• Set tasks
a: Render this sentence from the post about the crow anthology into Spanish: "Moreover, they feature in a variety of folklore in a ton of different roles."
b: Rewrite the post about the crow anthology from "On February 10th, writer" up to and including "Or Stephen King.", swapping every "rejection" for "refusal".

• Page text

-- start --

Mobbing Midnight: The Significance of Supporting Lesser Known Authors

On February 10th, writer and editor April Steenburgh launched a Kickstarter for a book called Mobbing Midnight: An Anthology of Crows. This matters not only because I am a writer whose story will feature in it when it funds, but because a lot of other lesser known authors are devoting their time and energy to the book’s creation as well. Not to mention the artists who are always involved in a book’s formation.

There’s no other way to say it: budding writers need community support. Plain and simple. The life of a new writer is one chock full of rejection. Yes, we’re told that those notches of rejection on our belts mean success will taste all the sweeter when we get there, but it’s a long road. A long, discouraging road. Just ask J.K. Rowling. Or Stephen King.

No one in their right mind would continue on such endeavors –endeavours full of blood, sweat, and tears –after having doors slammed shut in their faces right, left, and centre. No one except artists.

We live in an awesome age where people everywhere can support local and/or new artists when they need help getting their voices heard. Crowdfunding. Kickstarter. Two relatively new additions to our vocabulary have already opened up so many doors for patrons and artists.

Kickstarter alone is responsible for the creation of two wildly popular entities: Smut Peddler 2014 by Iron Circus Comics and Exploding Kittens (soon to be coming) by The Oatmeal.

People who consume and appreciate the arts have finally been given a chance to help produce that which they want to see instead of being told what they should want by a bunch of industries. It’s great! And exciting for producers and consumers.

I want you to support this anthology because it means a lot to me personally, too. I don’t see Mobbing Midnight as just another item on my publishing credits list. I love birds. I have always loved birds. To be able to combine these creatures with my love of writing is something I keep doing a happy dance about. On top of the creative freedom April gave us, it’s almost all too good to be true.

My first bird book.

My first bird book.

No, crows are not my favourite bird species. I don’t think I could pick one. But they’ve always intrigued me. There are few birds as intelligent and versatile as the crow –which can be found thriving on every continent except Antarctica. Probably because they haven’t found a means of getting there. Think about that.

Moreover, they feature in a variety of folklore in a ton of different roles. They can be good, evil, contemptuous, brave, heroic, or conniving. These traits make them the perfect point of intersection for an anthology. Imagine the endless possibilities a group of writers can come up with when they’ve been told to write any kind of story they want as long as crows are featured prominently.

I am as thrilled to write my story as I am to read what everyone else comes up with!

Our group, like all artists, just wants to be given the chance to make this anthology happen. We might not be famous yet but we’re as devoted to writing as any of the big-time authors out there. Our main difference is that we’re relying on our campaign to fund.

Every single dollar counts and there are amazing rewards to be had that will speak to anyone’s tastes. At every donation level.

-- end --

• Data segment
-- start --

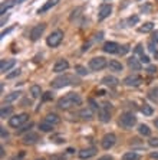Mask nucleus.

-- end --

• Answers
a: Además, aparecen en una gran variedad de relatos folclóricos en un sinfín de papeles diferentes.

b:
On February 10th, writer and editor April Steenburgh launched a Kickstarter for a book called Mobbing Midnight: An Anthology of Crows. This matters not only because I am a writer whose story will feature in it when it funds, but because a lot of other lesser known authors are devoting their time and energy to the book’s creation as well. Not to mention the artists who are always involved in a book’s formation.

There’s no other way to say it: budding writers need community support. Plain and simple. The life of a new writer is one chock full of refusal. Yes, we’re told that those notches of refusal on our belts mean success will taste all the sweeter when we get there, but it’s a long road. A long, discouraging road. Just ask J.K. Rowling. Or Stephen King.